(Beginning of Given data)

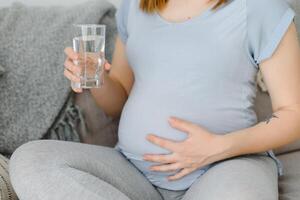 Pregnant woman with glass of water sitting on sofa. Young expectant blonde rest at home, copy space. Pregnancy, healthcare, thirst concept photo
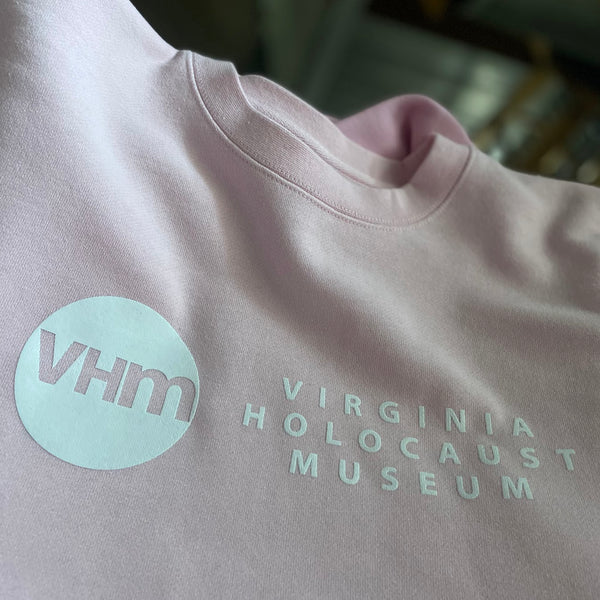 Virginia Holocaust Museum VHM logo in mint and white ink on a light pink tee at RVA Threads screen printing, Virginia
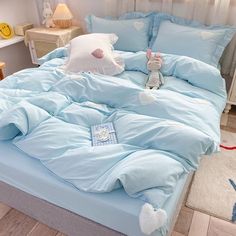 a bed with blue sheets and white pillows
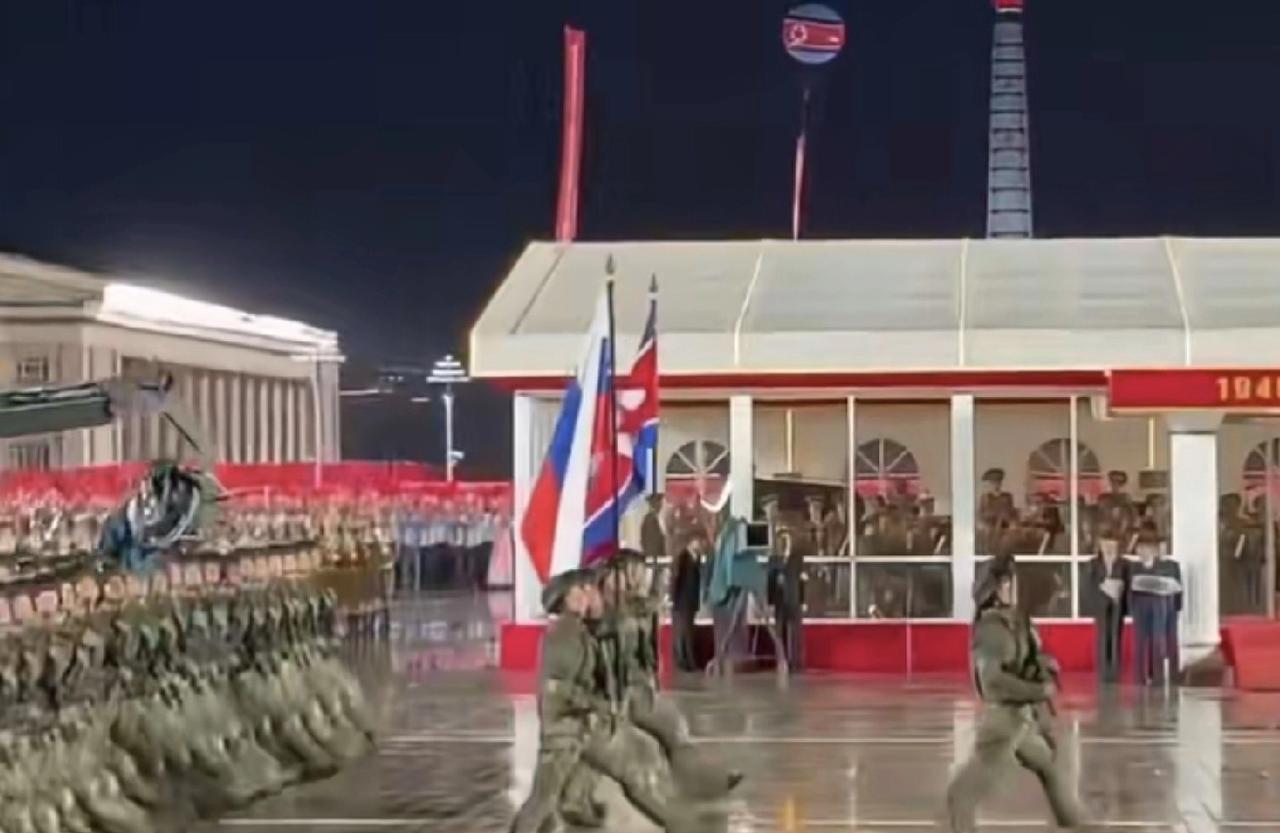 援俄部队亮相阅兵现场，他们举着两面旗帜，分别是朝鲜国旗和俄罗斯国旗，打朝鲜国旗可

(End of Given data)

» **Try it**
The expected result is the material restated word for word, minus any picture.

» **Task solution**
 Pregnant woman with glass of water sitting on sofa. Young expectant blonde rest at home, copy space. Pregnancy, healthcare, thirst concept photo
 Virginia Holocaust Museum VHM logo in mint and white ink on a light pink tee at RVA Threads screen printing, Virginia
 a bed with blue sheets and white pillows
 援俄部队亮相阅兵现场，他们举着两面旗帜，分别是朝鲜国旗和俄罗斯国旗，打朝鲜国旗可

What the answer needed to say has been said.